The Michigan Department of Treasury is distributing nearly $10 million to more than 100 state municipalities and counties as a part of the Michigan Regulation and Taxation of Marijuana Act, in this article by Scott McClallen, a reporter for The Center Square.
That breakdown of disbursements includes 38 cities, seven villages, 21 townships, and 38 counties. Each began receiving payments from the Marihuana Regulation Fund for every licensed retail store and micro business in its jurisdiction.
For the state’s 2020 fiscal year, each eligible municipality and county will receive around $28,000 for every licensed retail store or microbusiness.

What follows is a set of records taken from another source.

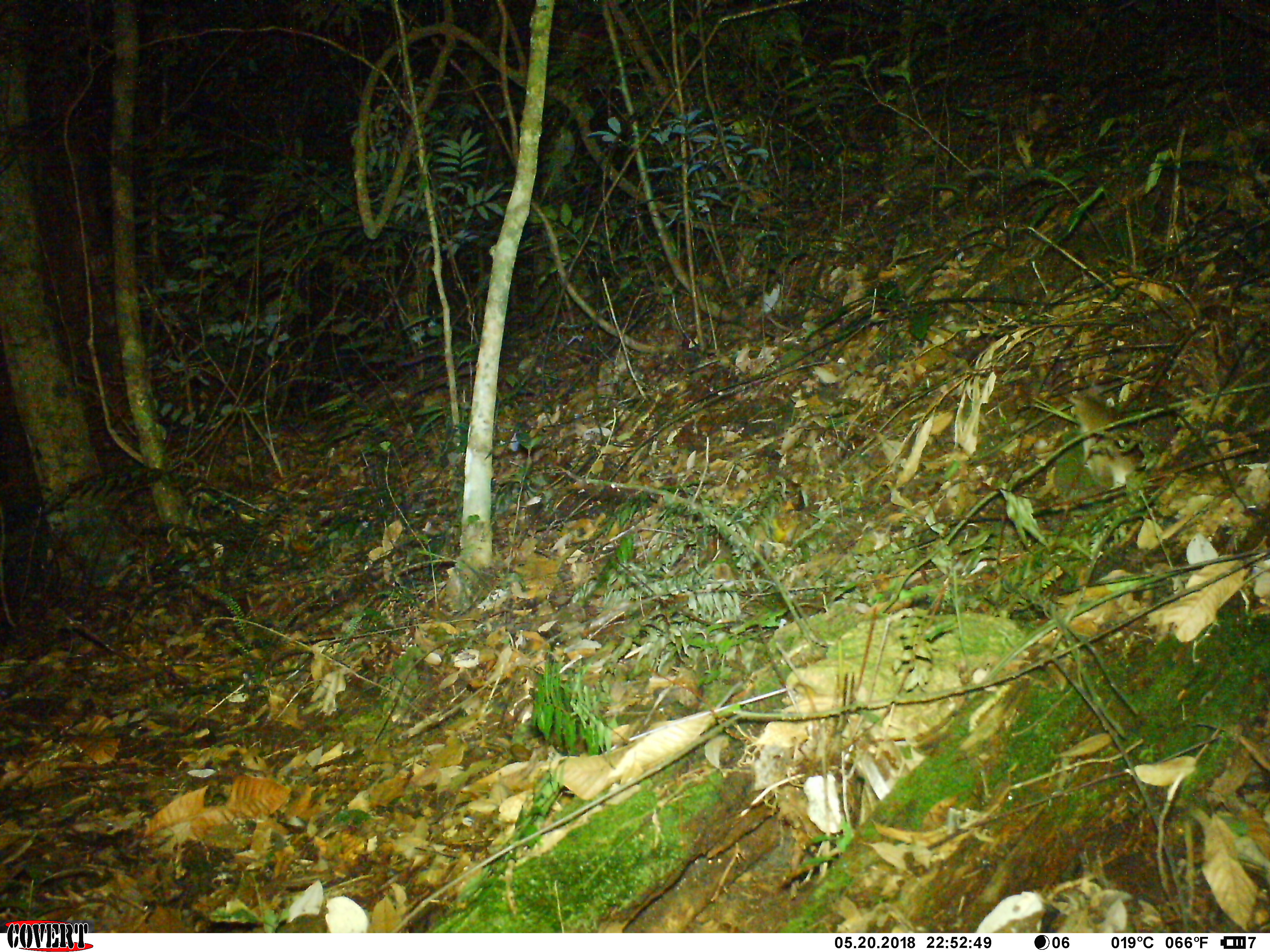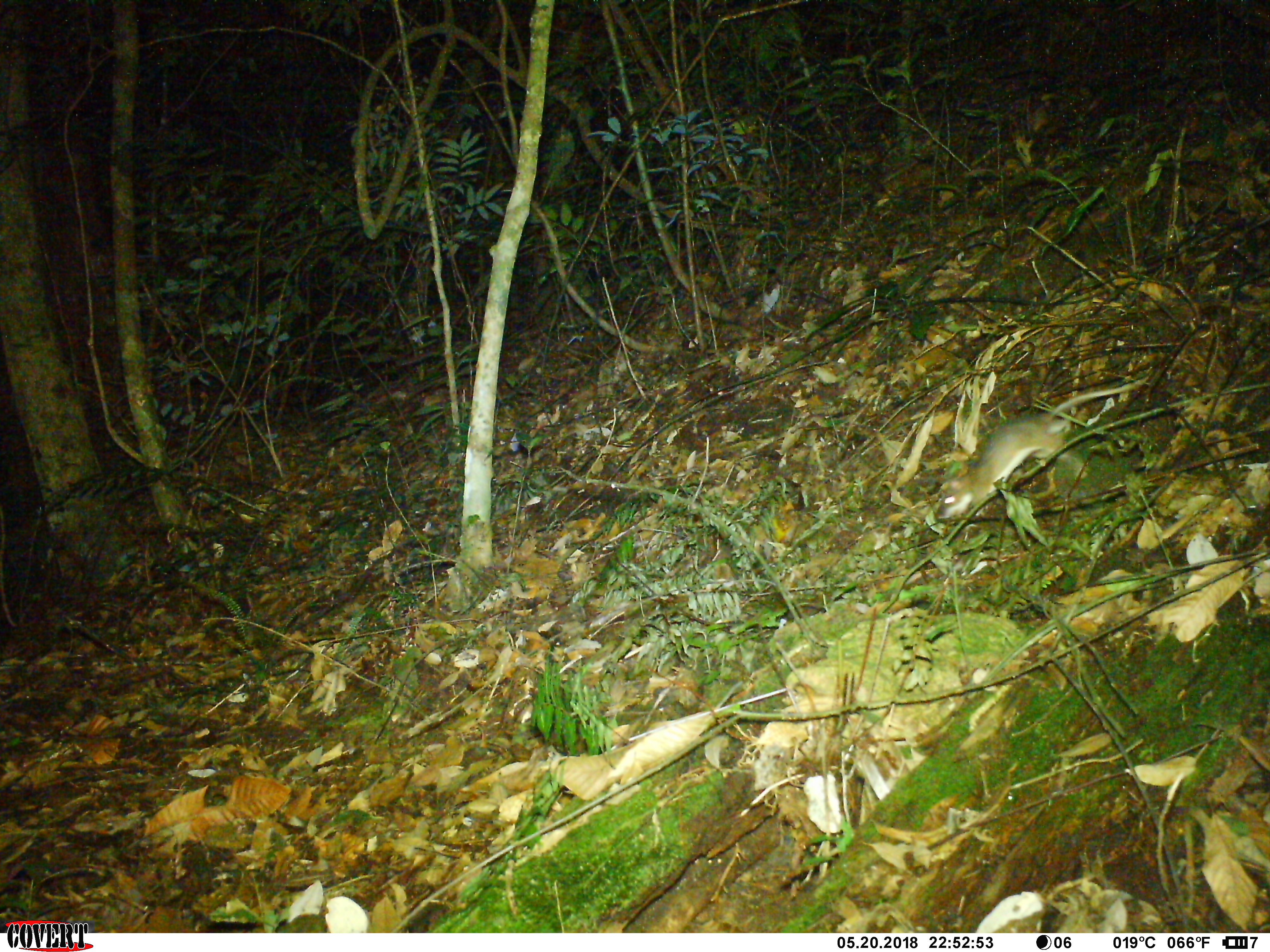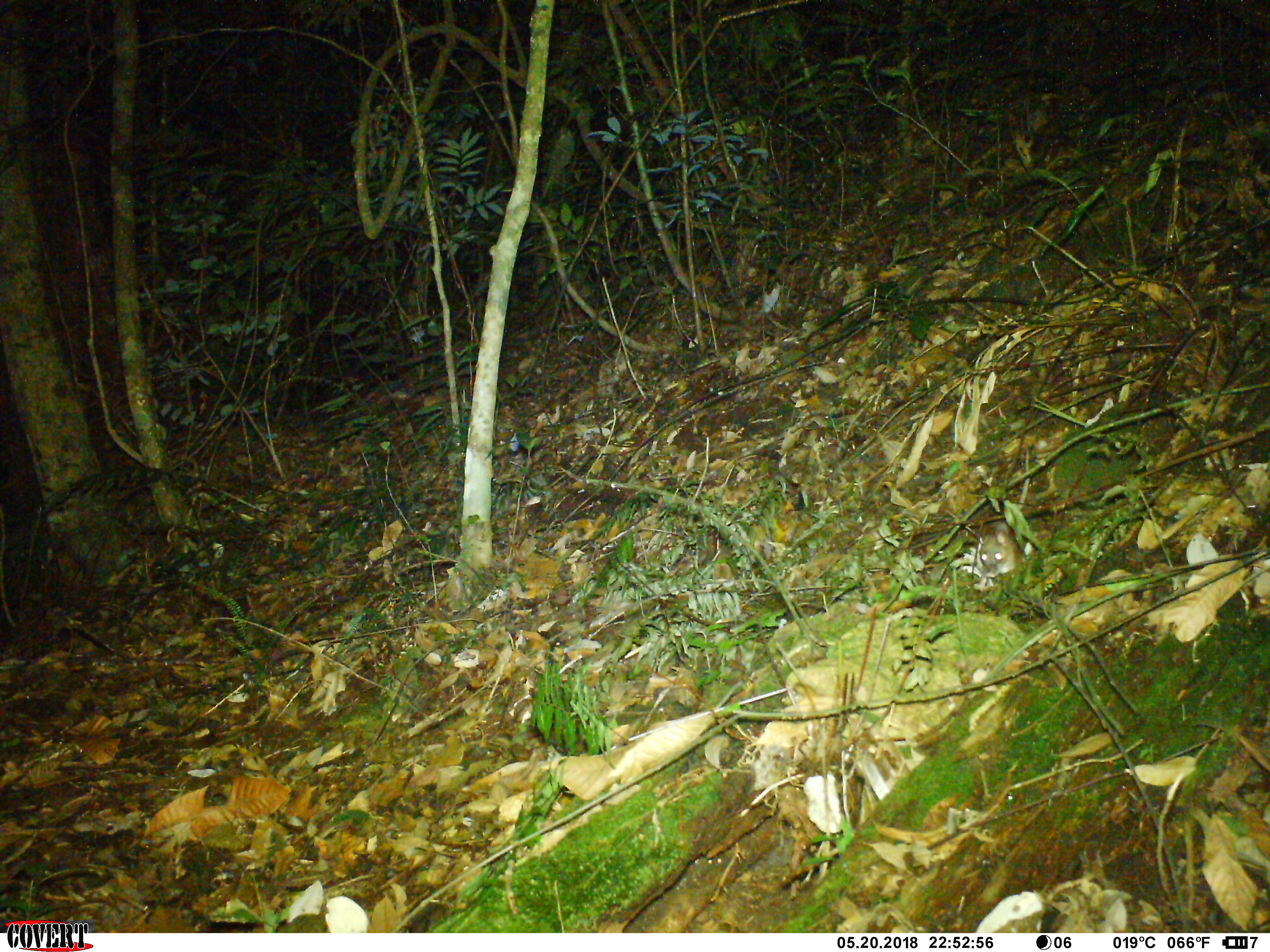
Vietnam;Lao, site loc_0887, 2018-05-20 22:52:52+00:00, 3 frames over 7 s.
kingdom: Animalia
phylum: Chordata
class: Mammalia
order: Rodentia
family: Muridae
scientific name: Muridae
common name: old-world mice and rats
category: unidentified murid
Unidentified murid (old-world mice and rats) (Muridae). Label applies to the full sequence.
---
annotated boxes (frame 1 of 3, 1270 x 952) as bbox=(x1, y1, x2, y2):
unidentified murid: bbox=(1064, 392, 1144, 486)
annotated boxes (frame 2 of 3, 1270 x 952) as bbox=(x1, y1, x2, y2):
unidentified murid: bbox=(935, 377, 1149, 520)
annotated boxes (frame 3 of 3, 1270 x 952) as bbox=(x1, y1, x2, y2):
unidentified murid: bbox=(961, 519, 1016, 591)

“The revenue generated from marijuana taxes and fees is important to our local governments,” State Treasurer Rachael Eubanks said in a statement. “In this extraordinary time, our staff is working to get those payments to impacted municipalities and counties. Every dollar helps right now.”
For the state of Michigan’s 2020 fiscal year, more than $31 million was collected from the 10% adult-use marijuana excise tax. Combined with fees, $45.7 million is available for distribution.
Per state law, the money will be distributed:
- Nearly $10 million in disbursements to municipalities and counties,
- $11.6 million will be sent to the School Aid Fund for K-12 education
- $11.6 million to the Michigan Transportation Fund
- $12.5 million amount will cover start-up and administrative costs.
“The team at the Marijuana Regulatory Agency did a tremendous job getting the adult-use licensing program established and operating efficiently,” MRA Executive Director Andrew Brisbo said in a statement. “Infusing over $28,000 per retailer and microbusiness into local government budgets across the state is very impactful and shows how strong and successful the industry is becoming.”
In a phone interview with The Center Square, Lansing Mayor Andy Schor called the local marijuana program a success that garnered the city with 10 marijuana facilities a check for $280,000.
“We’re not the wild west of marijuana; we’ve got a limited number that are doing it in the right way that are presentable and are working with our neighborhoods to make sure things are done right,” Schor said.
Schor said the program is revitalizing the city.
“Lansing’s licensed cannabis entities have returned previously vacant buildings and storefronts to the tax rolls and have now provided almost $300,000 to help fill the hole left in the budget by the pandemic,” Schor said in a statement.
Retail shops, growers, processors, secure transport, and safety compliance facilities also provide jobs and play a part in the city and state’s growing marijuana industry.
“These licensees have invested more than $85 million in purchasing and improving property in Lansing,” Clerk Chris Swope said in a statement. “They have also employed more than 2,400 workers and agreed to pay a living wage of $16 or more an hour, along with a benefit package which includes health care and retirement savings.”
Within two years, marijuana in Michigan flipped from an illegal substance to being deemed an “essential business” during the COVID-19 pandemic.